**THE RECORDS**
»»
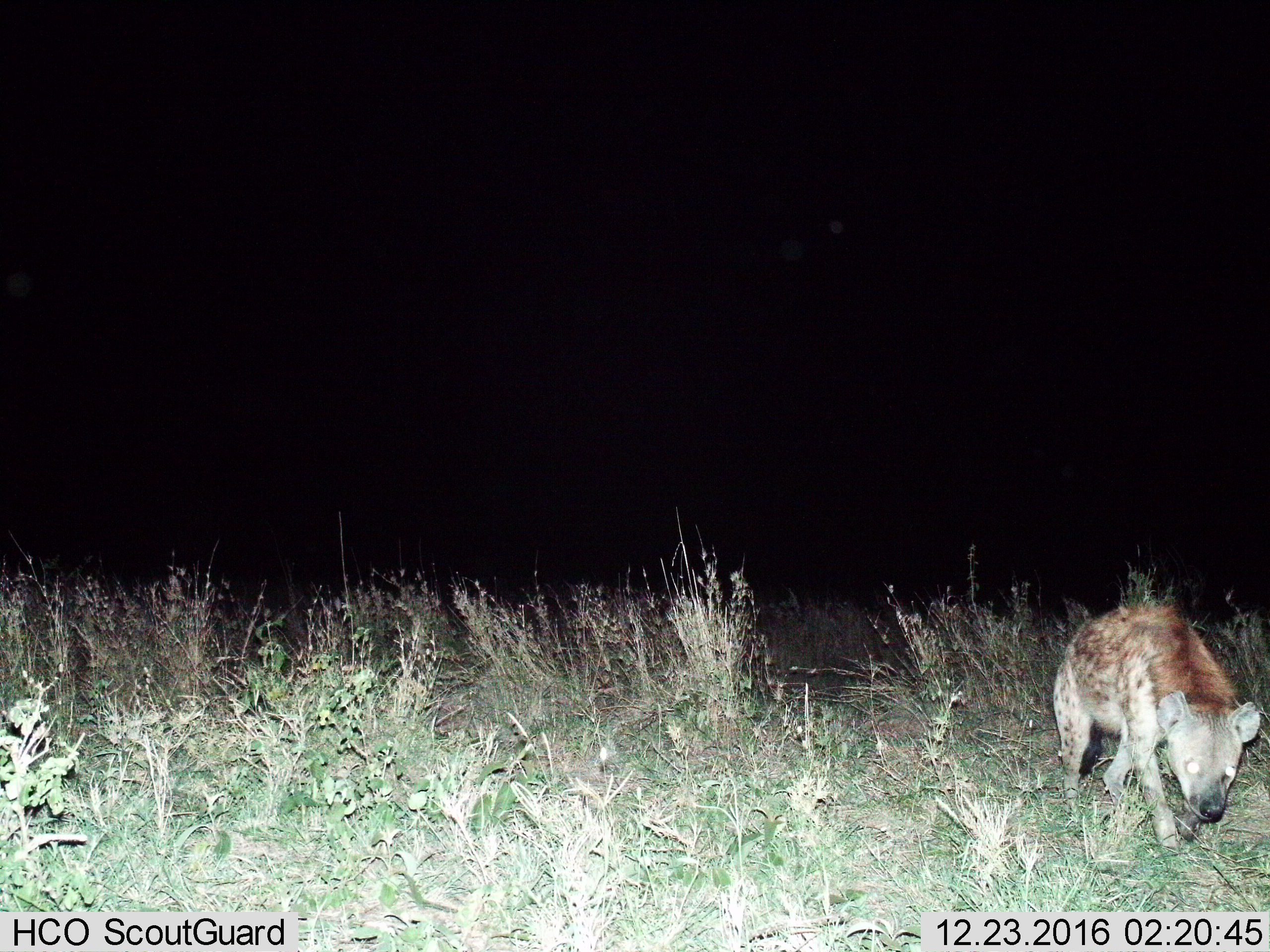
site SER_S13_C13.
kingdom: Animalia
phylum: Chordata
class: Mammalia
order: Carnivora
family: Hyaenidae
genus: Crocuta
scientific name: Crocuta crocuta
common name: spotted hyena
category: hyenaspotted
Hyenaspotted (spotted hyena) (Crocuta crocuta), count 1. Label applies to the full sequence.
««
**HOW TO COMPLETE THIS TASK**
All lines from the one containing "genus: Crocuta" through the last line of the data must be set down exactly. No other lines belong in the answer.

**OUTPUT OF THE TASK**
genus: Crocuta
scientific name: Crocuta crocuta
common name: spotted hyena
category: hyenaspotted
Hyenaspotted (spotted hyena) (Crocuta crocuta), count 1. Label applies to the full sequence.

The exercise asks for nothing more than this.